Tapi saya masih menggenggam teguh adagium tentang jurnalis yang menulis prestasi tanpa menjilat. Menulis cela tanpa menghujat. Seharusnya. Karena itu adalah etika.

Keteguhan menggenggam etika bukan kebanggaan.  Apa yang saya banggakan dari tulisan saya selama ini. Yang terbit dibanyak media. Justru saya merasa bersalah. Begitu banyak yang tidak saya tulis.

Karena takut melanggar kode etik.

Wouuww.. nggaklah. Saya kan tahu kode etik.  Sedikit mbong.. maaf.

Sore kemarin keinginan untuk menulis pelanggaran kode etik jurnalistik ini kembali membuncah. Usai saya kongkow dengan teman petinggi sebuah grup media.

Teman yang resah gelisah terhadap etika yang ambyar di lingkungan media. Terutama media online. Yang banyak wartawannya menganggap pelanggaran kode etik tidak bahaya.

Karena tidak ada resiko hukum. Wartawan lebih takut kalau tulisannya melanggar hukum ketimbang kode etik.

Seperti yang terjadi hari-hari ini. Ketika media berebut kapling menulis polisi tembak polisi atau polisi bunuh polisi. Tanpa peduli dengan kode etik.  Bahkan juga tanpa peduli dengan hukum.

Mereka mengabaikan etik jurnalistik.Tak peduli dengan etika profesi wartawan.

Padahal ciri utama wartawan profesional yaitu menaati kode etik, sebagaimana halnya dokter, pengacara, dan kaum profesional lain yang memiliki dan menaati kode etik.

Yang kalau mereka keluar dari tatanan etika itu bisa dinamai sebagai kurang ajar. Bukan kurang ajar makian. Tapi kurang ….  mungkin kurang isian. Atau cari sendirilah kata yang pas untuk titik-titik ini.

Saya tak tahu apakah isian kode etik jurnalistik masih menjadi hafalan di lingkungan jurnalis?

Kode etik sebagai jalan terang seorang wartawan. Independen, akurat, berimbang, dan tidak beritikad buruk. Saya tak ingin menuduh wartawan sekarang, tentu bukan seluruh, sudah kurang ajar.

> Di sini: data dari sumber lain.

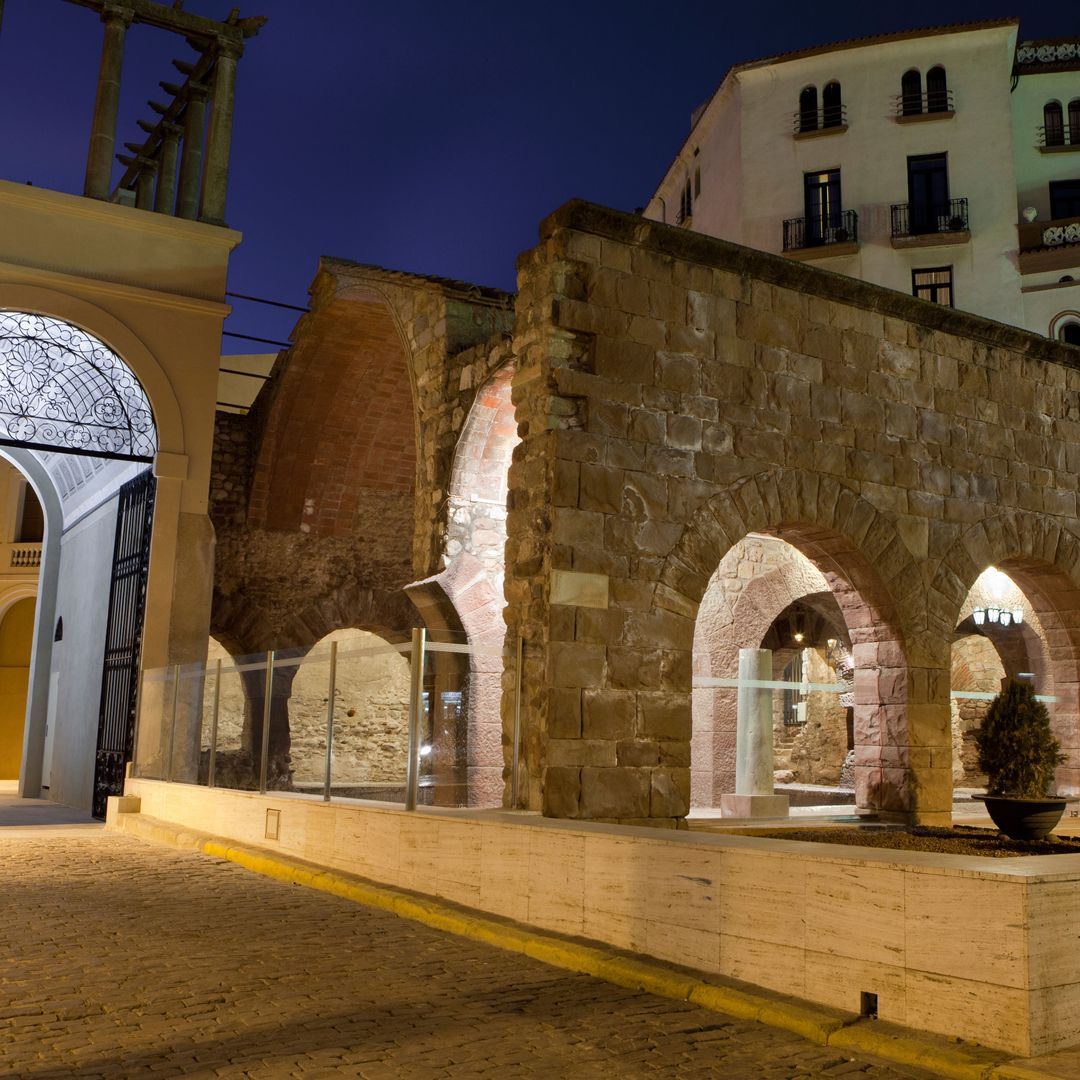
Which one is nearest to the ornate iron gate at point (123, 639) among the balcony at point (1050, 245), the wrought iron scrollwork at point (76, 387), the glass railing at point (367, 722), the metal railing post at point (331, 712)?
the wrought iron scrollwork at point (76, 387)

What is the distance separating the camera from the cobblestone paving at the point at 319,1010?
358cm

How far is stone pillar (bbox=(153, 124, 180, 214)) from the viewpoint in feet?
43.7

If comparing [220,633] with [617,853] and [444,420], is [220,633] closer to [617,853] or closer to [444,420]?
[444,420]

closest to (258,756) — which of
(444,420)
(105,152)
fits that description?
(444,420)

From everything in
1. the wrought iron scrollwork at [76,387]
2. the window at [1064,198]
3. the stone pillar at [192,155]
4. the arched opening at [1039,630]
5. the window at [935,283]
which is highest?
the window at [1064,198]

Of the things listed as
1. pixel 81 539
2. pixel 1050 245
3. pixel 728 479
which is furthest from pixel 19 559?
pixel 1050 245

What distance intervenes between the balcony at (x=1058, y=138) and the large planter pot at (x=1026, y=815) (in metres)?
21.7

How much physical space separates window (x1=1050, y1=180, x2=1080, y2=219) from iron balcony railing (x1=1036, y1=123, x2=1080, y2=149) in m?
0.87

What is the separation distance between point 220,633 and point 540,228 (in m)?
9.73

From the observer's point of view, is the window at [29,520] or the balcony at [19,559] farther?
the window at [29,520]

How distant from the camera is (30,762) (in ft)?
49.6

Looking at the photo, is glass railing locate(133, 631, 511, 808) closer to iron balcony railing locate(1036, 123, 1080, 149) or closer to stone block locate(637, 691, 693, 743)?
stone block locate(637, 691, 693, 743)

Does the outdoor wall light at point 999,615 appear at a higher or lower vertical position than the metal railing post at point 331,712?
higher

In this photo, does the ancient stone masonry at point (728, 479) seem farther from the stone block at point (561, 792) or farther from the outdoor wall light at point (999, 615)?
the outdoor wall light at point (999, 615)
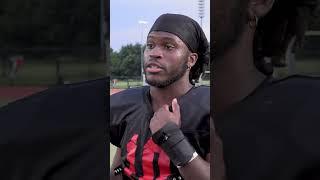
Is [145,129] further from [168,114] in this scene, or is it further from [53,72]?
[53,72]

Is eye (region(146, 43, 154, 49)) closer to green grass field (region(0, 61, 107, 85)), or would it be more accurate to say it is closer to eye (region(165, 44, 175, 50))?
eye (region(165, 44, 175, 50))

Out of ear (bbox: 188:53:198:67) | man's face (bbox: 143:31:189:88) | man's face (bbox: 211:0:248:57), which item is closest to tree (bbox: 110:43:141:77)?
man's face (bbox: 143:31:189:88)

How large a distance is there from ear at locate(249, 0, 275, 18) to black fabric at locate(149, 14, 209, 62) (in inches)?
10.3

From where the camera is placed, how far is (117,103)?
6.21 ft

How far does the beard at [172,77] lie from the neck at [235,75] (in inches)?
9.1

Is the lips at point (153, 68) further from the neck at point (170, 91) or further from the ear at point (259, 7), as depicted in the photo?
the ear at point (259, 7)

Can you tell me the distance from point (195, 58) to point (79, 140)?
0.55 metres

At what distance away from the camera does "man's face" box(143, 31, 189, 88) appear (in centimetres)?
176

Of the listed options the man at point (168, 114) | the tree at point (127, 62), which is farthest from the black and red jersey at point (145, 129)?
the tree at point (127, 62)

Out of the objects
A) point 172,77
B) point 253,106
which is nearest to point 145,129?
point 172,77

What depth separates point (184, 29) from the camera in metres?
1.78

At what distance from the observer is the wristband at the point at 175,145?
165 cm

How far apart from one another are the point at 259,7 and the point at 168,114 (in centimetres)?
51

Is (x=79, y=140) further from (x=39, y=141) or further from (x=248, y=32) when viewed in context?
(x=248, y=32)
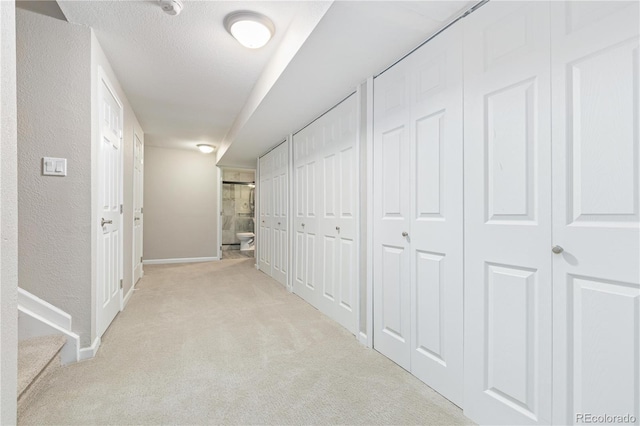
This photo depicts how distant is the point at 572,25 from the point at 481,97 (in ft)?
1.27

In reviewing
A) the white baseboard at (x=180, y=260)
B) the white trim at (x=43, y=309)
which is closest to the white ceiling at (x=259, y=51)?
the white trim at (x=43, y=309)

Anda sendiri pasti tahu isian berita, Kalau kutipan lumayan. Kalau bebas entahlah. Kalau akurat pelototi strukturnya. Berimbang-jauh panggang dari api. Iktikadnya? Hati nuraninya yang bisa menjawab.

Menjawab apakah ia seorang professional. Profesional untuk menghormati hak privasi. Menyajikan tulisan faktual dan jelas sumbernya,  tidak plagiat dan menggunakan peliputan  investigasi bagi kepentingan publik

Apakah memiliki balances. Berimbang. Tidak mencampurkan fakta dan opini yang menghakimi, serta menerapkan asas praduga tak bersalah.

Selain itu tidak membuat berita bohong, fitnah, sadis, dan cabul.  Kalau itu sudah dimiliki jangan  menyalah-gunakan profesi dengan menerima amplop

Kalau harus dirinci tegakan kode etik ini bisa panjang. Panjang sekali. Bak sebuah tesis

Padahal dalam praktek jurnalistik ada tulisan yang melanggar hukum yang sekaligus melanggar kode etik. Tapi ada juga tulisan yang melanggar kode etik nggak melanggar hukum

Anda tahu tulisan yang melanggar hukum umumnya pasti melanggar kode etik.

Lantas!! Yang melanggar kode etik belum tentu melanggar hukum.

Beda ketika saya jadi wartawan dulu. Wartawan yang men”jargon”kan dirinya sebagai pekerja  professional. Bagi saya melanggar kode etik sama takutnya dengan melanggar hukum.

Itu sudah menjadi harga mati. Dulu sekali hingga udah se-gaek ini.

Tapi terlalu banyak wartawan yang berani melanggar kode etik. Mentang-mentang tidak ada hukumannya.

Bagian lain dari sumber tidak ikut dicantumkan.